9. Es folgen einige Übungen, wertendes Verhalten erkennen und relativieren zu lernen und mit Arbeitsfeldern zu verbinden: Sogenannte Sekten und Sektenarbeit, ethische Probleme in der Sozialarbeit, die Dinge des Lebens (der Alltag und was daran wem wichtig ist und was das für Lebensberater bedeutet, nicht nur das Fremde ernst zu nehmen, sondern das anderen Wichtige in Ereignissen zu suchen, die einem selbst banal erscheinen können). Darauf folgt der große Komplex Religionswissenschaft.
10. Nach einem kleinen Intermezzo zu Teamarbeit, Personalführung und Schriftverkehr – an deren Kenntnis sich später alles andere beweisen muß – folgen September und Oktober, der erziehungswissenschaftliche Komplex, vertreten durch Leiter des wissenschaftlichen Beirats Lebenskunde, des Akademiepräsidenten und TU-Professors Schulz-Hageleit, folgen Einführungen in das Problem Schule und Religion, LER usw., und schließlich die Ausbildung zum Lebenskundelehrer, mit anschließenden Unterweisungen in Rhetorik, humanistische Privatschule.
11. Vor dem Praktikum folgen noch Buchführung, Kostenrechnung, Verwaltungsrecht, Steuern und andere wichtige Dinge, aber auch eine Woche Freizeit und Tourismus.
12. In dieser Zeit, also im November, werden wir uns über die Praktika zu verständigen haben, die nach dem Nikolaustag einsetzen.
Wenn wir uns am 26. März 1999 hier dann wieder treffen, haben wir hoffentlich einen Grund zum Anstoßen und vielleicht sind dann einige zu Kolleginnen und Kollegen geworden.

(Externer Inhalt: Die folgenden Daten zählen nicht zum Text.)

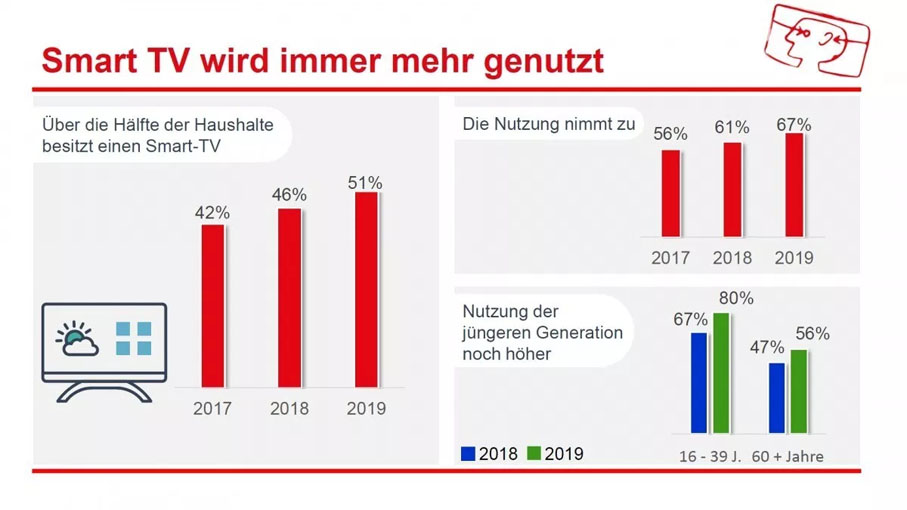 Smart TV wird immer mehr genutzt

Über die Hälfte der Haushalte besitzt einen Smart-TV

42%
46%
51%
2017
2018
2019

Die Nutzung nimmt zu

56%
61%
67%
2017
2018
2019

Nutzung der jüngeren Generation noch höher

67%
80%
47%
56%
2018
2019
16 - 39 J.
60 + Jahre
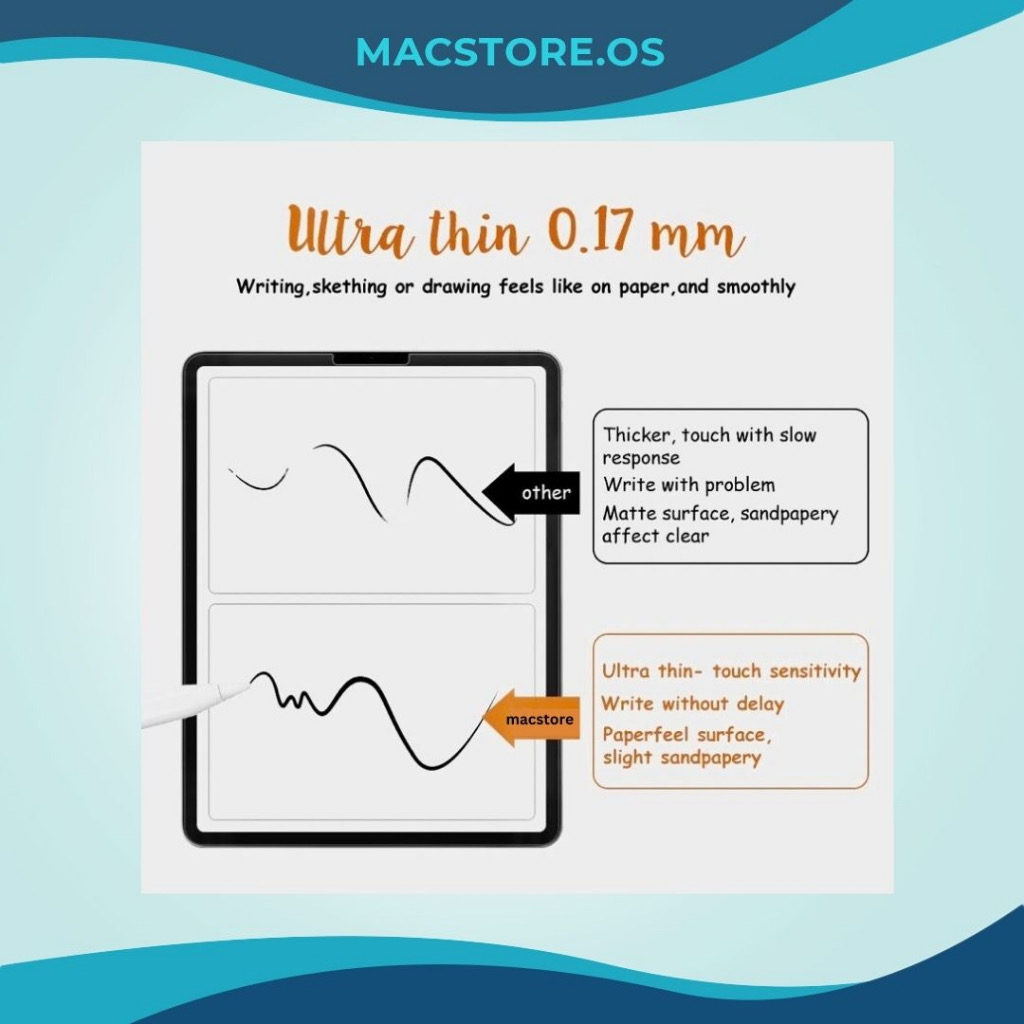 MACSTORE.OS

Ultra thin 0.17 mm

Writing,skething or drawing feels like on paper,and smoothly

other

Thicker, touch with slow response
Write with problem
Matte surface, sandpapery affect clear

macstore

Ultra thin- touch sensitivity
Write without delay
Paperfeel surface, slight sandpapery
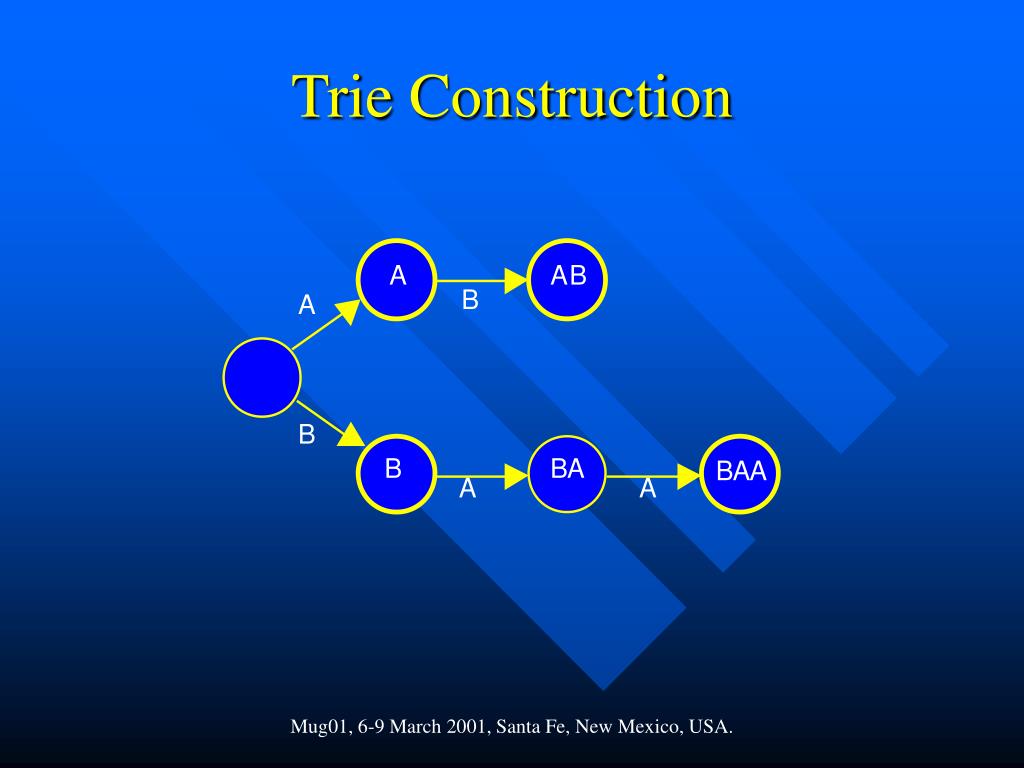 Trie Construction

A
A
B
AB
B
B
A
BA
A
BAA

Mug01, 6-9 March 2001, Santa Fe, New Mexico, USA.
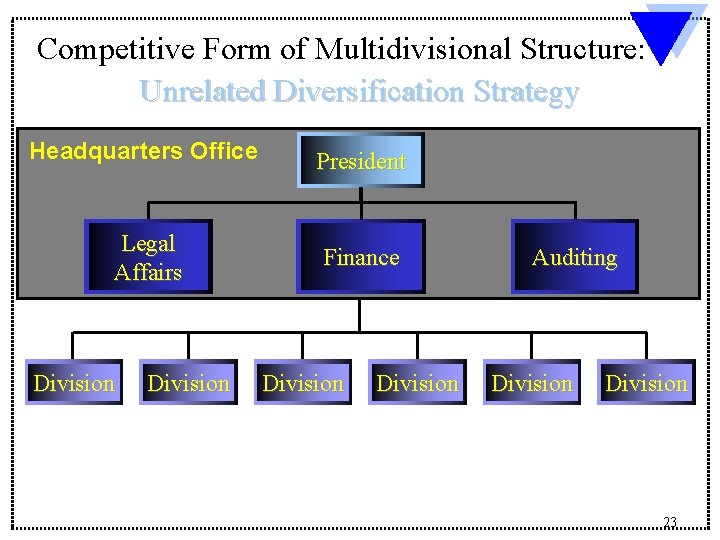 Competitive Form of Multidivisional Structure:
Unrelated Diversification Strategy

Headquarters Office

President

Legal Affairs

Finance

Auditing

Division

Division

Division

Division

Division

Division

23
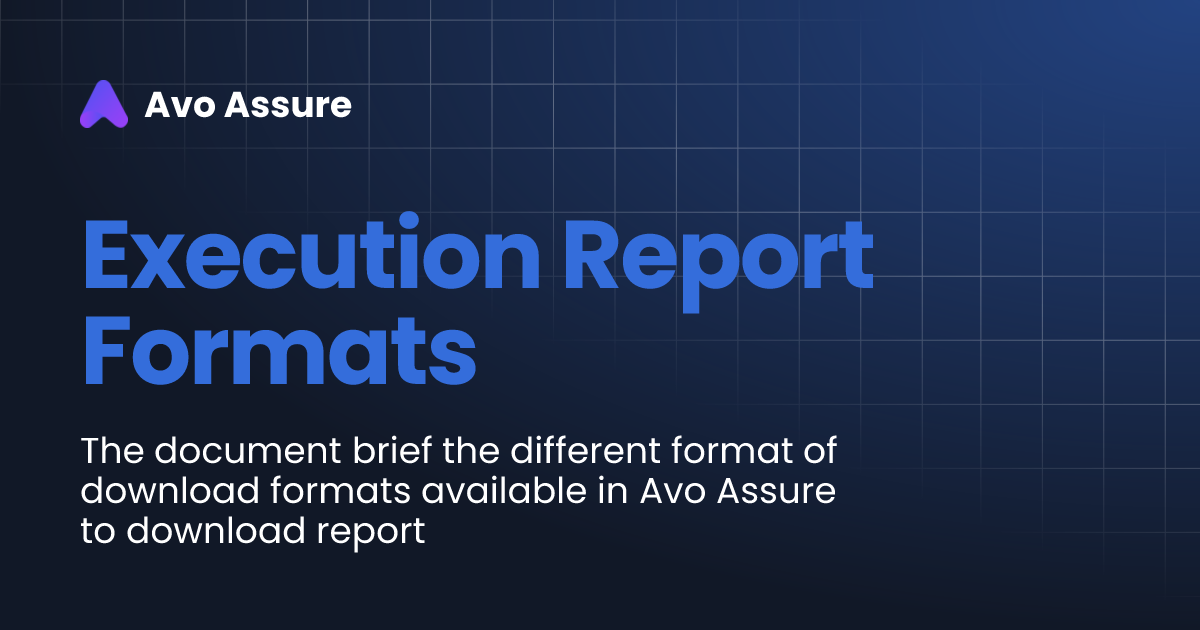 Avo Assure

Execution Report Formats

The document brief the different format of download formats available in Avo Assure to download report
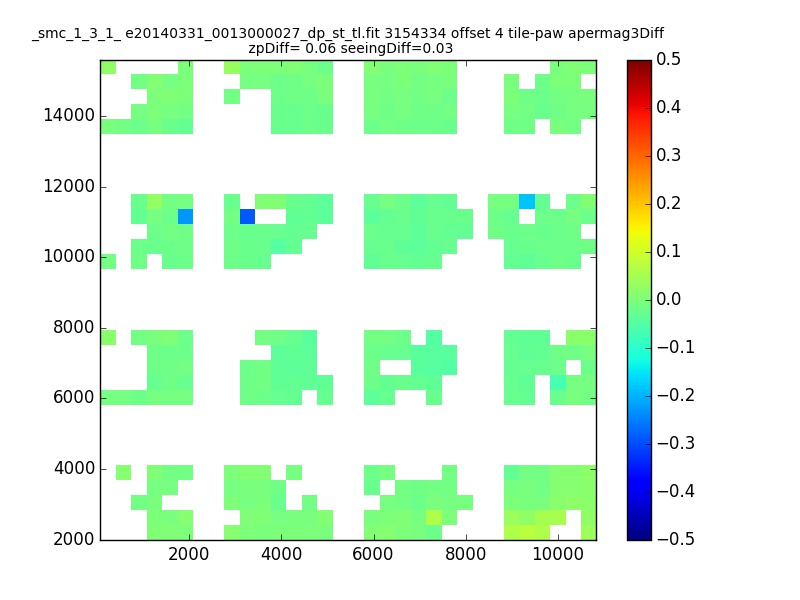 _smc_1_3_1_ e20140331_0013000027_dp_st_tl.fit 3154334 offset 4 tile-paw apermag3Diff
zpDiff= 0.06 seeingDiff=0.03

14000
12000
10000
8000
6000
4000
2000

2000
4000
6000
8000
10000

0.5
0.4
0.3
0.2
0.1
0.0
−0.1
−0.2
−0.3
−0.4
−0.5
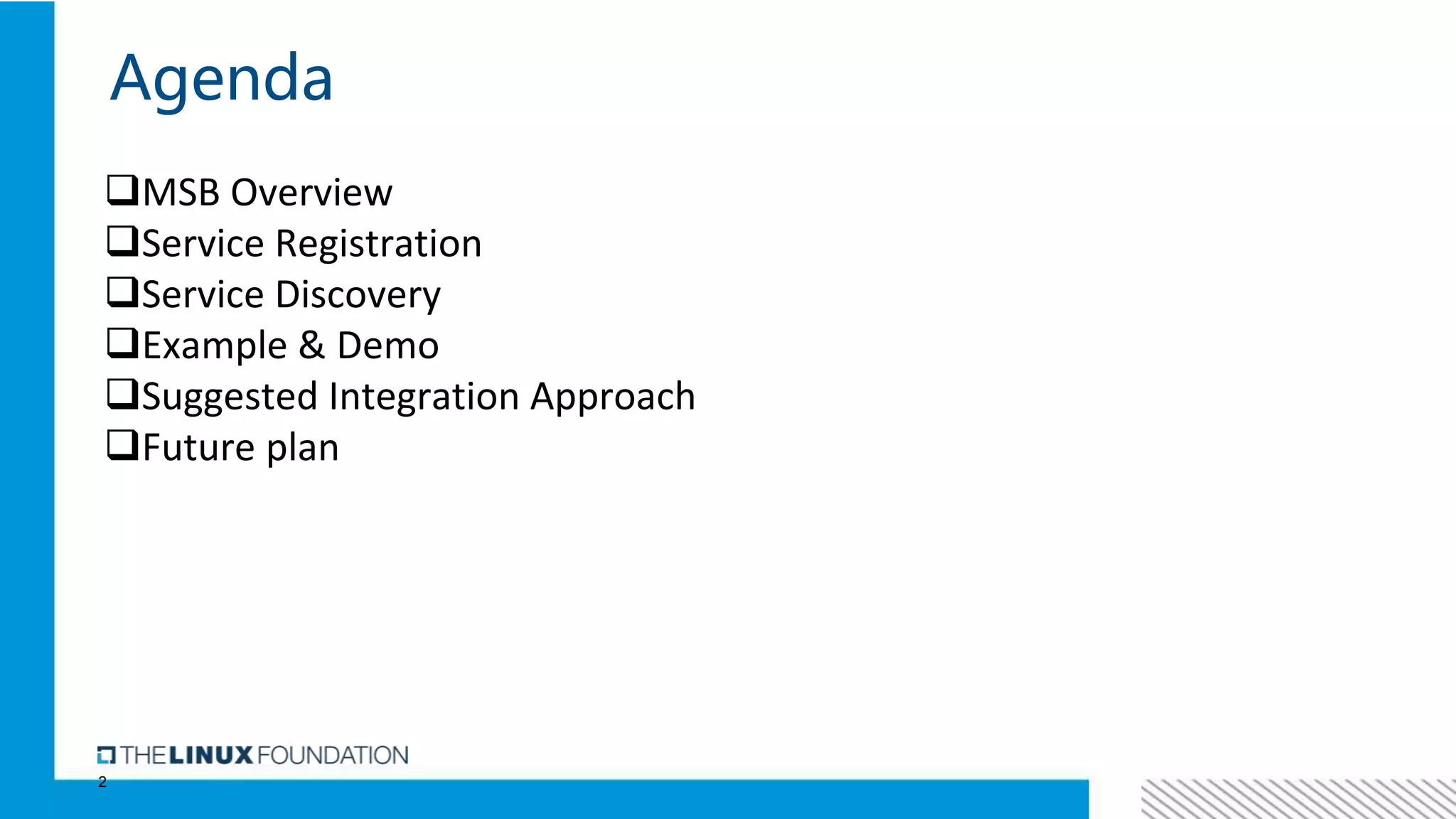 Agenda

❑MSB Overview
❑Service Registration
❑Service Discovery
❑Example & Demo
❑Suggested Integration Approach
❑Future plan

THE LINUX FOUNDATION
2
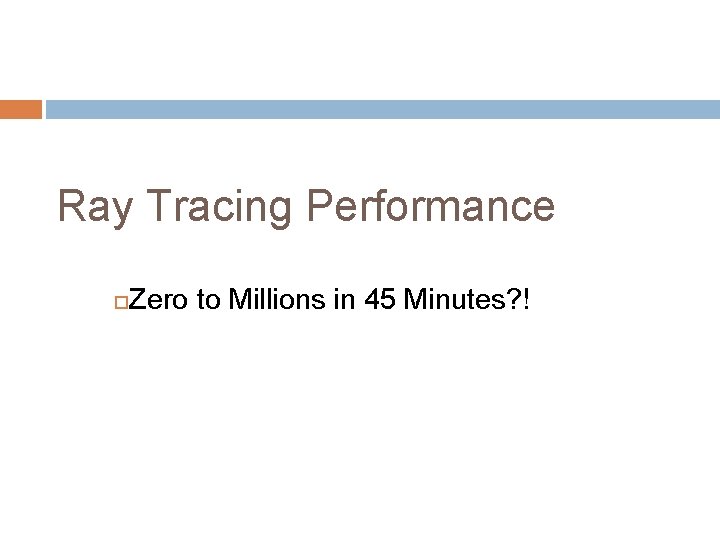 Ray Tracing Performance

Zero to Millions in 45 Minutes?!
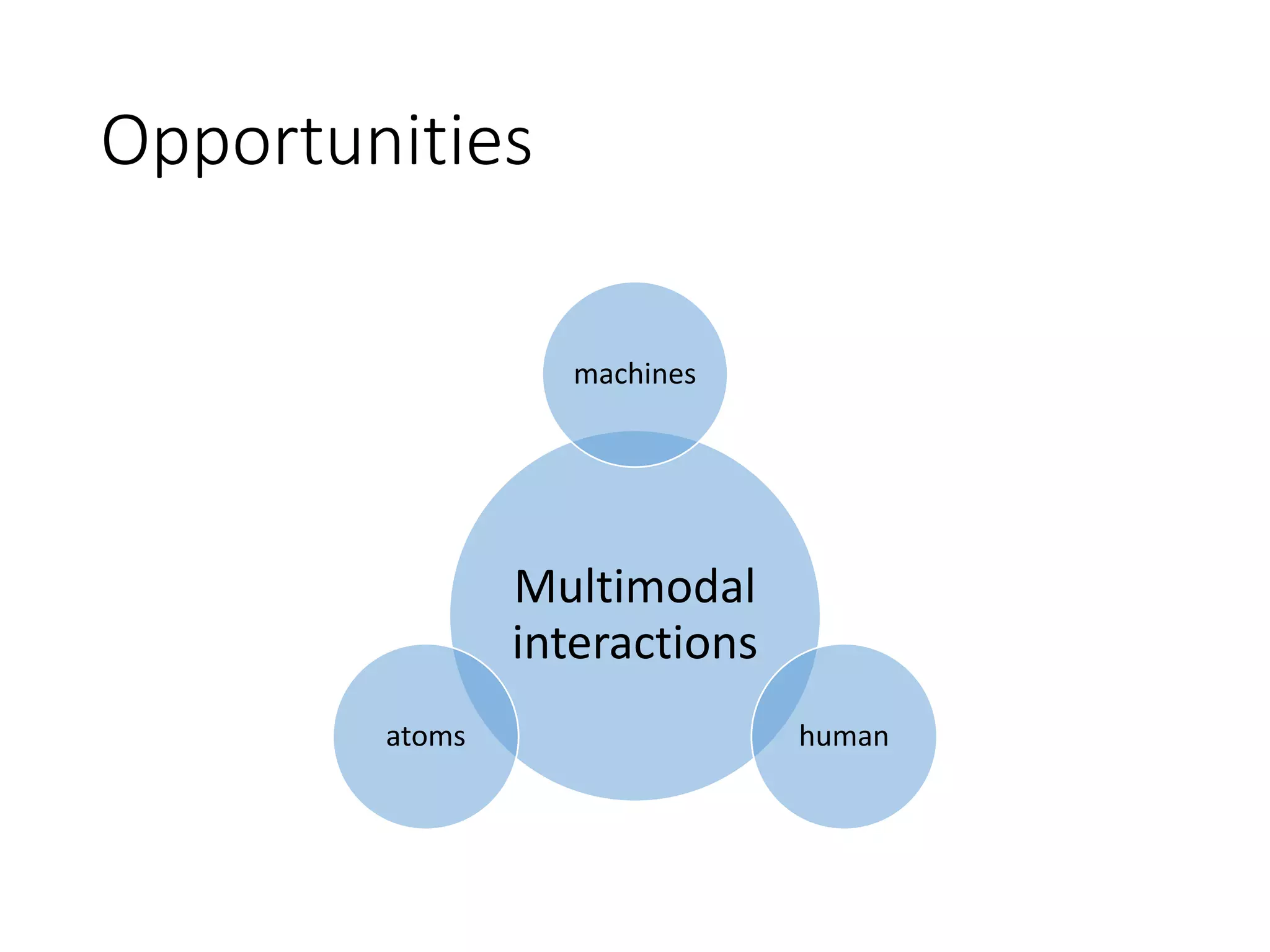 Opportunities

machines

Multimodal interactions

atoms

human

Doch vor diesen Tag haben wir den Kurs gesetzt, zu dessen Erfolg wir alle uns Mühe geben werden. Sehen Sie in mir nicht den Klassenlehrer, sondern den Lebens- und Kursberater – und glauben Sie mir, mein Agnostizismus geht so weit, daß wir auch auch diesen Kurs nicht verklären, sondern sachlich, irdisch, in der realen Welt und mit offenem Umgang miteinander durchführen, also als Arbeit und als Chance behandeln.